Demir Berk'e kaşıyla işaret verdiğinde Berk Gökhan'ın yanına doğru ilerledi. Cengiz derin düşüncelere dalıp giderken Demir'in aklında yalnızca Efnan vardı.

❥❥

Gözlerini yüksek sesli kahkahalara açan Efnan yüzünü buruşturdu. Melis ve Nur kendini kaybetmiş gibi gülüyordu. Yağmur da onlara eşlik ederken üçü de kendinde değil gibiydi.

"Cidden ya neydi o öyle!" dedi Nur gülüşünün arasından. "Birden bacım dedi sana!" Berk'den bahsediyorlardı.

Yağmur başını salladı. "Gün boyu bacısı gibi davranınca abimle konuşmaya gitti."

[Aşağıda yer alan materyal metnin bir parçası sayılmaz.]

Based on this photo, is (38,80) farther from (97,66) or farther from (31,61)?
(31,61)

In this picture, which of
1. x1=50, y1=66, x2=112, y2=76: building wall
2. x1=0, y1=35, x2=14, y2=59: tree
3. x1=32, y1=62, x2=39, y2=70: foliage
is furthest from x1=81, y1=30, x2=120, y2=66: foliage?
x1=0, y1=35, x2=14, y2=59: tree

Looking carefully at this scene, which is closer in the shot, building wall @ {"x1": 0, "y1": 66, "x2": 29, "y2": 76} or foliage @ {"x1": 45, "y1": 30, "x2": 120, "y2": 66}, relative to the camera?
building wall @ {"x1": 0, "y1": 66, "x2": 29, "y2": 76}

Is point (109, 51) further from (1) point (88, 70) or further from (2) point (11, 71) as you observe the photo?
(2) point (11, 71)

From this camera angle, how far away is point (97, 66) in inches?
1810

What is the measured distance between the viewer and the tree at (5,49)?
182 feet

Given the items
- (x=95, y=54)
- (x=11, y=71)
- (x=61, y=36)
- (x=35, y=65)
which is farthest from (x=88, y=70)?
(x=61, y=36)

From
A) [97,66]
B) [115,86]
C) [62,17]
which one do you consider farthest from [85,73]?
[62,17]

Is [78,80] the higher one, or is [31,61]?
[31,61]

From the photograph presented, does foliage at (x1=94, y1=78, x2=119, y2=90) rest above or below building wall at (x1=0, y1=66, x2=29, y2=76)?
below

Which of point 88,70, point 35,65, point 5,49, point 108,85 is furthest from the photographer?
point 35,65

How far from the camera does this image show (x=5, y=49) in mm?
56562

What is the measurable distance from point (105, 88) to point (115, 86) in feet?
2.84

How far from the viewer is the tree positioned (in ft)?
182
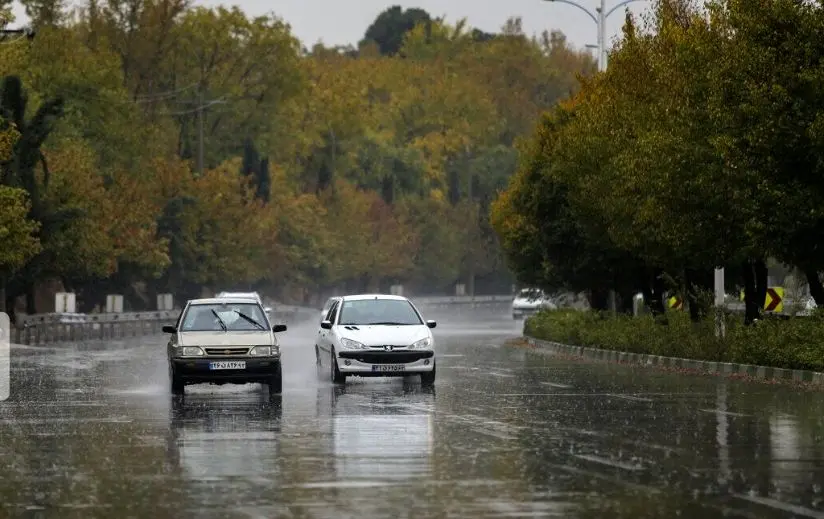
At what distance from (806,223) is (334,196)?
294ft

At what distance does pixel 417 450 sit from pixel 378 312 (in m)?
14.9

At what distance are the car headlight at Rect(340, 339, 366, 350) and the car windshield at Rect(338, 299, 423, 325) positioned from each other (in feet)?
3.42

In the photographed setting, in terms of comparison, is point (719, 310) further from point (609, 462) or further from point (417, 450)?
point (609, 462)

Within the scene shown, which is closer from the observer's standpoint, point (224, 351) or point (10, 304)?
point (224, 351)

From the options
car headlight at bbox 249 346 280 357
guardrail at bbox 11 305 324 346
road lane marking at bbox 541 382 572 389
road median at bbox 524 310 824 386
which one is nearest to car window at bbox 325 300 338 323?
road lane marking at bbox 541 382 572 389

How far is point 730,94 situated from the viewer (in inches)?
1353

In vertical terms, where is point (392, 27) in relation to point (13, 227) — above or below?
above

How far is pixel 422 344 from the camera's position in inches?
1204

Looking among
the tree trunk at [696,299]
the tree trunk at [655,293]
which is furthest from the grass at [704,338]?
the tree trunk at [655,293]

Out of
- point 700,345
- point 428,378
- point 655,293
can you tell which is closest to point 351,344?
point 428,378

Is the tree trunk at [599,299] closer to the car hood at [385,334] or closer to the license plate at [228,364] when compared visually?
the car hood at [385,334]

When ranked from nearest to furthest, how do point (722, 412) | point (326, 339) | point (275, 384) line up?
1. point (722, 412)
2. point (275, 384)
3. point (326, 339)

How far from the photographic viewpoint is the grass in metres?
32.8

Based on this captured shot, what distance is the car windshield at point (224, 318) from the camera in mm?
28448
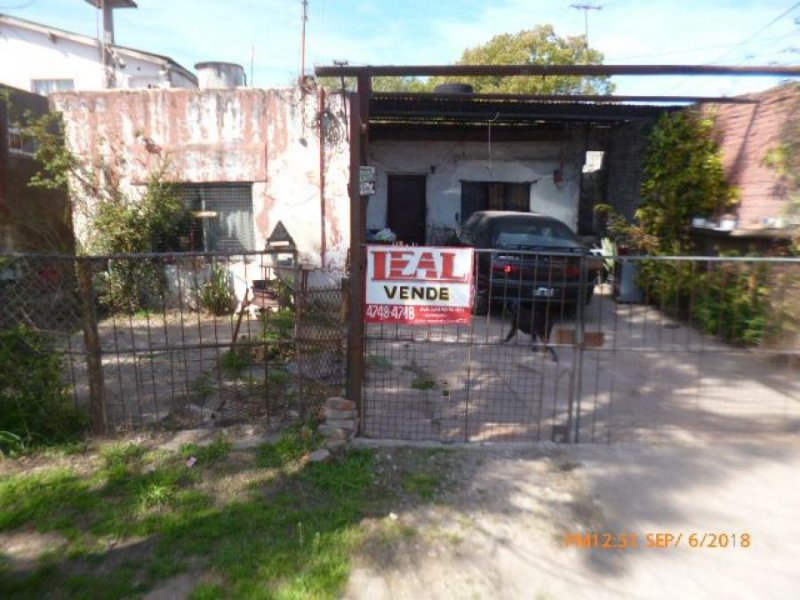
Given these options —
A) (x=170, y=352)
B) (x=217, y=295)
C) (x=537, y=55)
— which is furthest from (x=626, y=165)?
(x=537, y=55)

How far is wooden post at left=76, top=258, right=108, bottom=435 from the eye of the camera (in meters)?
4.12

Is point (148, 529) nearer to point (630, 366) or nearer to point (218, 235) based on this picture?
point (630, 366)

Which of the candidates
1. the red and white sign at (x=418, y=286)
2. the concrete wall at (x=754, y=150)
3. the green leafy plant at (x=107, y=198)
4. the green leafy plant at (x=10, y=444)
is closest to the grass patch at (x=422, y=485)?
the red and white sign at (x=418, y=286)

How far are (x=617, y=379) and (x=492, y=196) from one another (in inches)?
369

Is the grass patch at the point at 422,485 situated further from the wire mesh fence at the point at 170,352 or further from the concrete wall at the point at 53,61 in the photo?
the concrete wall at the point at 53,61

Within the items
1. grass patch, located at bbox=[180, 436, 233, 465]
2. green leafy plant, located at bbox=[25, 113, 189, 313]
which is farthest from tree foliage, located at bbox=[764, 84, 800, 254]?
green leafy plant, located at bbox=[25, 113, 189, 313]

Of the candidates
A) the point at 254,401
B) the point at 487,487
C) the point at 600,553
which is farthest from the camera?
the point at 254,401

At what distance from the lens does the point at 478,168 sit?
1478 centimetres

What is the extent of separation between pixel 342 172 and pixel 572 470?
6904 millimetres

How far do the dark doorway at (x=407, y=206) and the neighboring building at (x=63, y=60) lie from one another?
843 cm

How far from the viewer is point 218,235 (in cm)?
994

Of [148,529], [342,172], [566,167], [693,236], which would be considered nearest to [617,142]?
[566,167]

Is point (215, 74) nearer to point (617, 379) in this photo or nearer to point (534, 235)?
point (534, 235)

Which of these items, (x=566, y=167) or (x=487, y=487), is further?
(x=566, y=167)
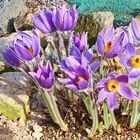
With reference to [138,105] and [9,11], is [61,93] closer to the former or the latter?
[138,105]

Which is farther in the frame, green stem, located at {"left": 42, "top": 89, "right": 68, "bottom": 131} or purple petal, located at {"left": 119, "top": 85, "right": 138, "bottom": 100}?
green stem, located at {"left": 42, "top": 89, "right": 68, "bottom": 131}

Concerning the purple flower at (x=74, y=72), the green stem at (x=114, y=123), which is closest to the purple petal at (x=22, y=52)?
the purple flower at (x=74, y=72)

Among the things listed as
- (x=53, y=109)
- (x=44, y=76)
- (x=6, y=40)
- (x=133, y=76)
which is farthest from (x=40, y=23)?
(x=6, y=40)

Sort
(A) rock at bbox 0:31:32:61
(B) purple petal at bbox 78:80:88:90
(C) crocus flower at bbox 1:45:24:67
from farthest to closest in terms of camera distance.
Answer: (A) rock at bbox 0:31:32:61 → (C) crocus flower at bbox 1:45:24:67 → (B) purple petal at bbox 78:80:88:90

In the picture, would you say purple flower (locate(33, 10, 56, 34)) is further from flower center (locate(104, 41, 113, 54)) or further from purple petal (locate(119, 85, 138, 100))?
purple petal (locate(119, 85, 138, 100))

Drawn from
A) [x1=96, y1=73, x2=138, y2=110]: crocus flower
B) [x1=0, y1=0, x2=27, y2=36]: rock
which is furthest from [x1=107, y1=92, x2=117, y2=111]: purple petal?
[x1=0, y1=0, x2=27, y2=36]: rock

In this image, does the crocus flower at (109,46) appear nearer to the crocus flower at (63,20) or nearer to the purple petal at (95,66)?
the purple petal at (95,66)
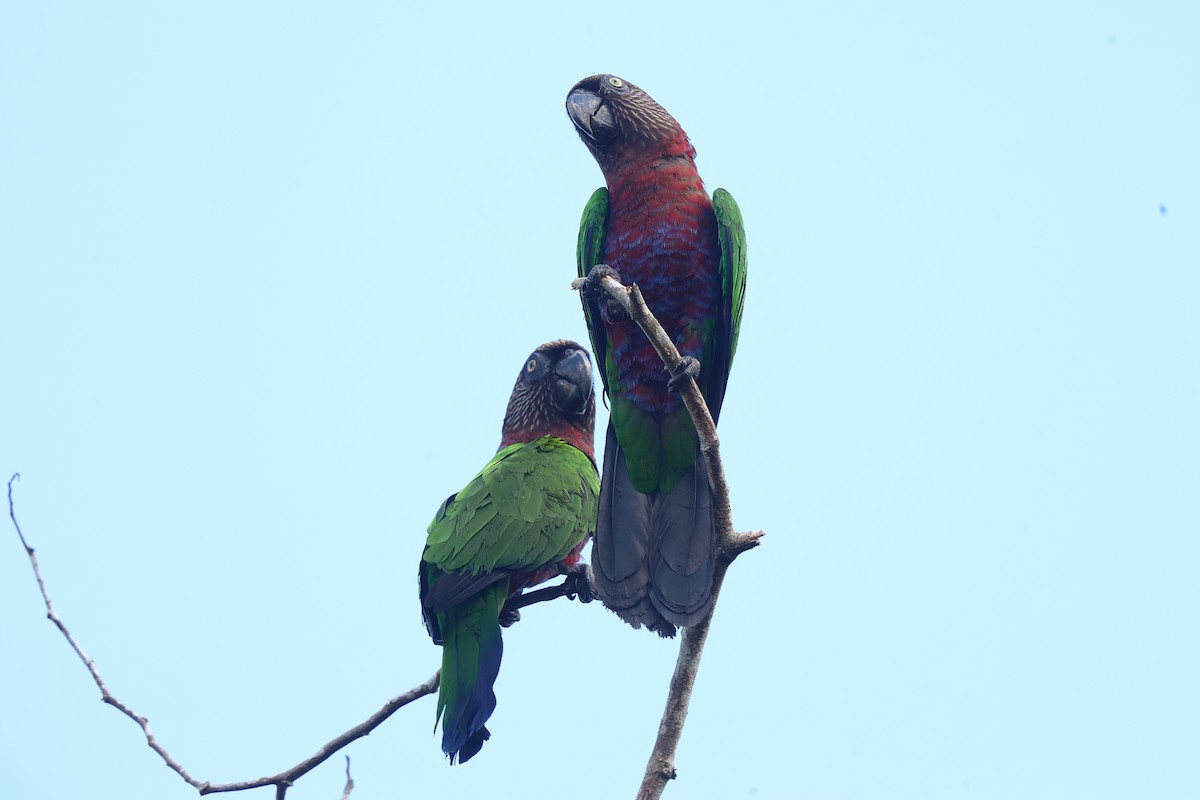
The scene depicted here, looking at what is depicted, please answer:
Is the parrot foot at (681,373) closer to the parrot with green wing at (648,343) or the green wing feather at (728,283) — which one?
the parrot with green wing at (648,343)

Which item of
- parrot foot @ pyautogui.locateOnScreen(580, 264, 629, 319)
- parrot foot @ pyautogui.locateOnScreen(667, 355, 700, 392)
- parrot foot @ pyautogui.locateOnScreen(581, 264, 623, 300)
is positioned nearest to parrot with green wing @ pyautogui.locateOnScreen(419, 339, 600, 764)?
parrot foot @ pyautogui.locateOnScreen(580, 264, 629, 319)

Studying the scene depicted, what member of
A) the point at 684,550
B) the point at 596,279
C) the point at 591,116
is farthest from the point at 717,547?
the point at 591,116

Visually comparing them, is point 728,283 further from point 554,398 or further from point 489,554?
point 554,398

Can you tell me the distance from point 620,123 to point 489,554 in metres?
2.31

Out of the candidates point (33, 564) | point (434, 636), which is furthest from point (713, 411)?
point (33, 564)

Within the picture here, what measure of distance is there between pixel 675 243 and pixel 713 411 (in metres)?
0.85

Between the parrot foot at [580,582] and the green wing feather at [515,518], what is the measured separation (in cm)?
14

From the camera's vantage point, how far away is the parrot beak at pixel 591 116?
5.66 m

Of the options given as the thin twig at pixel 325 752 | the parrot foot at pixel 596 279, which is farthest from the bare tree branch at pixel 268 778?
the parrot foot at pixel 596 279

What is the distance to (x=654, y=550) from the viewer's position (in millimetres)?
4457

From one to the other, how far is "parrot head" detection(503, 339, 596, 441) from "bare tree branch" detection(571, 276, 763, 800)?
2683 millimetres

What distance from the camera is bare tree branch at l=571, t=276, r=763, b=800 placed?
332 cm

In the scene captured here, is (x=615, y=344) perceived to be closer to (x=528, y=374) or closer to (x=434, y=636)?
(x=434, y=636)

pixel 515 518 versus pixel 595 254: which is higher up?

Melis "Helal kız!" deyip gülmeye devam ederken Nur'un gülüşü donmuştu. Cengiz'in adı geçince bile tuhaf hissediyordu. Bugün yaşadıkları şey aklına geldiğinde göğüs kafesinde tuhaf bir gıdıklanma hissetti. Bunun adı aşktı ama Nur kendine itiraf edemiyordu...

"Ne gülüyorsunuz ya!" diyerek doğruldu Efnan. Gözlerini buruşturup masanın üzerindeki telefondan saate baktı. Saat gecenin 11'ydi. "Demir nerede?" oldu ilk sorusu.

"Berk Cengiz'le konuşacakmış. Cengiz öldürmesin diye yanında duracaklar. Atakan da orada." Onu yanıtlayan Melis olmuştu.

"Hemen özledin mi ya?" dedi Nur kıkırdayarak. "İki dakika ayrı durun canım. Aaa... Ayıp yani."

"Özledim." dedi Efnan. Yüzüne tatlı bir tebessüm yerleştirip arkadaşlarına döndü. "Yarın nikah tarihi alacağız."

"Ne!" Sevinçle şakıdı Yağmur. "Ciddi misin Efnan?" Efnan başını salladığında Yağmur gülümsedi. "Hayırlı olsun o halde."

"Teşekkür ederim." diyen Efnan ortaya göz kırptı. "Darısı başınıza."

Yağmur dudaklarını büzdü. "Bizim için çok erken. Önce bir abimle anlaşabilse!"

Berk'in, Cengiz'le anlaşacağı konusunda aklında iyi yönde hiçbir fikir yokken "Anlaşır anlaşır, merak etme." dedi Efnan, Yağmur'a destek olmak için.

Yağmur bakışlarını yere eğdi. "Hiç sanmıyorum." dedi içli içli. Abisi ona karşı çok iyiydi ama onu öylesine koruyordu ki Yağmur'un tek bir yakın erkek arkadaşı bile yoktu. Abisinin kötü niyeti olmadığını biliyordu, çünkü onların birbirinden başka kimsesi yoktu. Yağmur abisinin tek ailesiyken, abisi de Yağmur'un tek ailesiydi. Bu yüzden abisine karşı çıkmak istemiyordu. O ne dese Yağmur için iyiydi. Onun kötülüğünü düşünecek son insan oydu.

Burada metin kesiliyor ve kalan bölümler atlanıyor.